Organisation: It’s in the detail
Group ideas and proposals posted onto the National Forum that find support among fellow groups will need to be taken forward in a co-ordinated way. Turning good ideas into practical campaigns and action plans can be achieved through IndyApp facilitated National Committees.
These committees are created by (and made up of) interested group members and committed activists from all around the country. An effective way to harness the Yes movement’s wide base of specialist knowledge, experience and campaigning enthusiasm.
All National Committees will set themselves up to operate within tight time frames and remits.
Event Goal 3: Gathering Committees
The five most popular and well developed proposals will each have National Committees created at the Gathering on the new IndyApp.
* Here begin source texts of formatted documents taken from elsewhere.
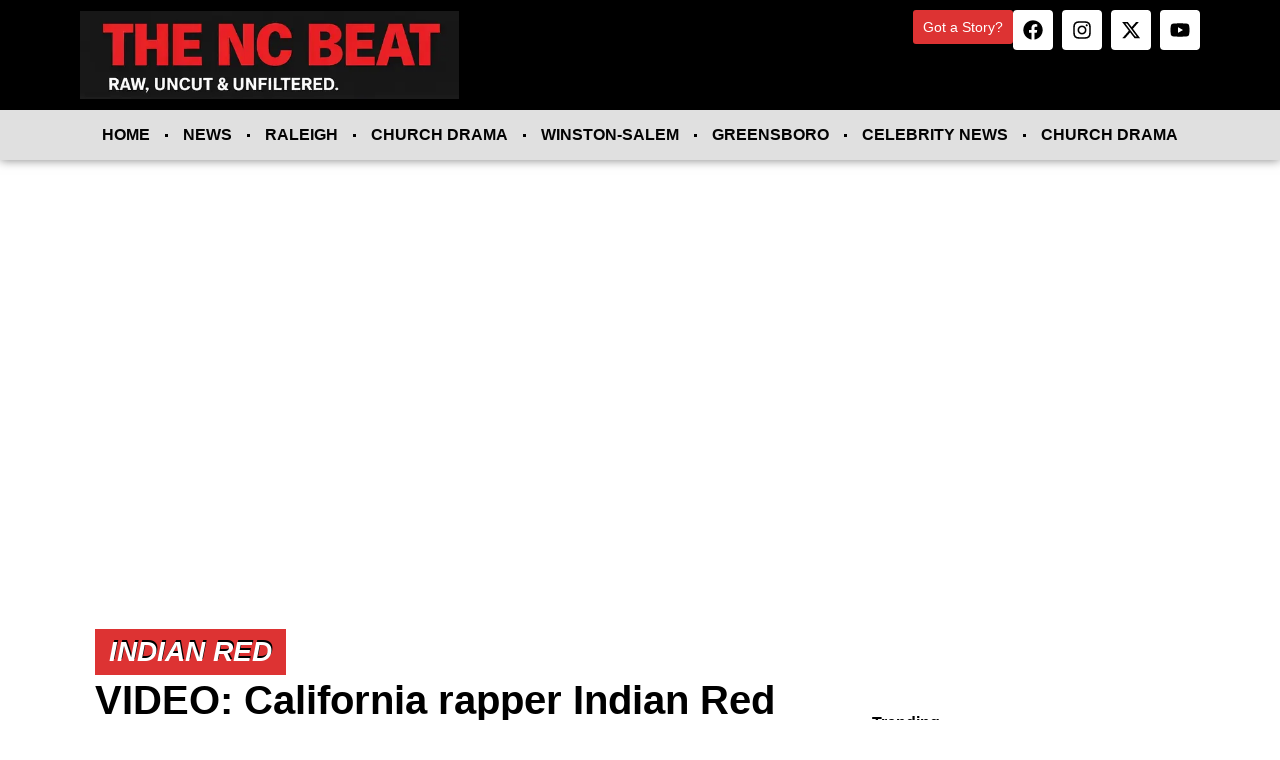

--- FILE ---
content_type: text/html; charset=utf-8
request_url: https://www.google.com/recaptcha/api2/aframe
body_size: 266
content:
<!DOCTYPE HTML><html><head><meta http-equiv="content-type" content="text/html; charset=UTF-8"></head><body><script nonce="PFwdTvs587ULc8FpeFXskQ">/** Anti-fraud and anti-abuse applications only. See google.com/recaptcha */ try{var clients={'sodar':'https://pagead2.googlesyndication.com/pagead/sodar?'};window.addEventListener("message",function(a){try{if(a.source===window.parent){var b=JSON.parse(a.data);var c=clients[b['id']];if(c){var d=document.createElement('img');d.src=c+b['params']+'&rc='+(localStorage.getItem("rc::a")?sessionStorage.getItem("rc::b"):"");window.document.body.appendChild(d);sessionStorage.setItem("rc::e",parseInt(sessionStorage.getItem("rc::e")||0)+1);localStorage.setItem("rc::h",'1768980049170');}}}catch(b){}});window.parent.postMessage("_grecaptcha_ready", "*");}catch(b){}</script></body></html>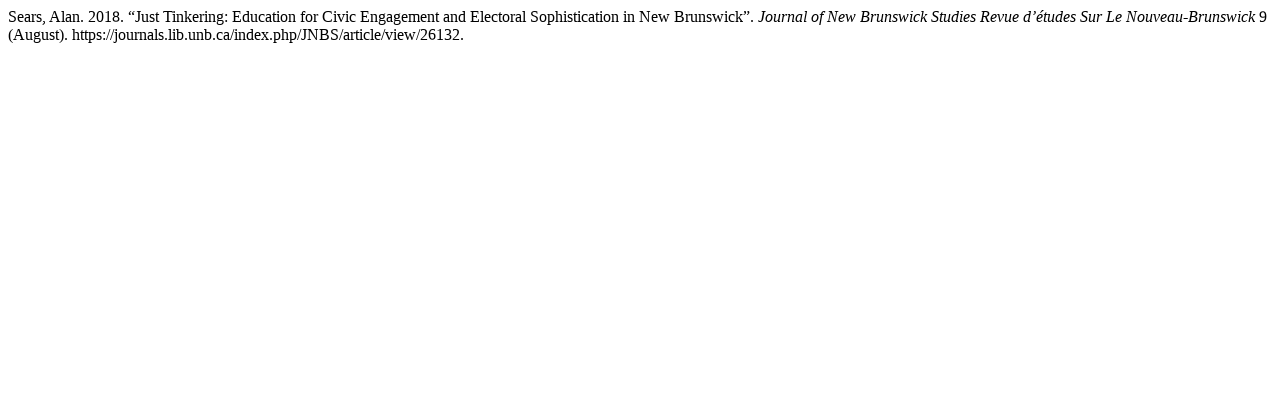

--- FILE ---
content_type: text/html; charset=utf-8
request_url: https://journals.lib.unb.ca/index.php/JNBS/citationstylelanguage/get/chicago-author-date?submissionId=26132&publicationId=19537
body_size: 278
content:
<div class="csl-bib-body">
  <div class="csl-entry">Sears, Alan. 2018. “Just Tinkering: Education for Civic Engagement and Electoral Sophistication in New Brunswick”. <i>Journal of New Brunswick Studies Revue d’études Sur Le Nouveau-Brunswick</i> 9 (August). https://journals.lib.unb.ca/index.php/JNBS/article/view/26132.</div>
</div>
Made up of volunteer activists who want to help put the Gathering’s proposals into practical action, these committees are also where any interested local group member can make direct contact to join, or offer their specialist knowledge to help advance its purpose.
Event Goal 4: Accessing all talents
No good idea should ever lack support, and no activist should ever be short of a good idea to support!
The Gathering’s format together with the new IndyApp platform helps provide a simple way for all group members to easily follow, make contact and practically participate in developing ideas and proposals presented at Gathering #1. Whether they were able to attend the event on the day or not.
Equally, local groups who post ideas on the National Forum can also open National Committees of their own and encourage participation in their projects from right across the entire knowledge base of the IndyApp group network.
Calling All IndyApp Groups!
Success of the Gathering as a grassroots leadership strategy rests on each participating group’s individual ability to communicate effectively. First, within their own memberships, and then directly with one another as autonomous groups. The IndyApp has been created on behalf of the groups to provide exactly those capabilities.
Please ensure you get your entire membership logged in as soon as possible, in anticipation of Gathering #1 and the all-new communication forums that are coming to support it. If you are a member of a group on the IndyApp but your ‘front door’ is still inactive, please contact us at info@nationalyesregistry.scot and we will help you get your group ready for the big event.
If your group is not yet on the IndyApp but would like to participate, click here to complete the sign-up form and we will respond as quickly as we can.
Where?
Stirling: The Albert Halls, Albert Place, Dumbarton Rd, Stirling FK8 2QL
When?
9am – 5:45pm, Sunday the 27 May (Bank Holiday weekend). In the evening there will be a separately-ticketed, fully licensed Ceilidh Dinner. 7:30-12:00pm
How much?
The Gathering: 400 tickets available £14 each. Ceilidh Dinner: 220 tickets available £20 each. Purchase codes will be supplied direct to the groups. Prices include full days catering and Paypal booking fees. No profit will be made and all event accounts will be published.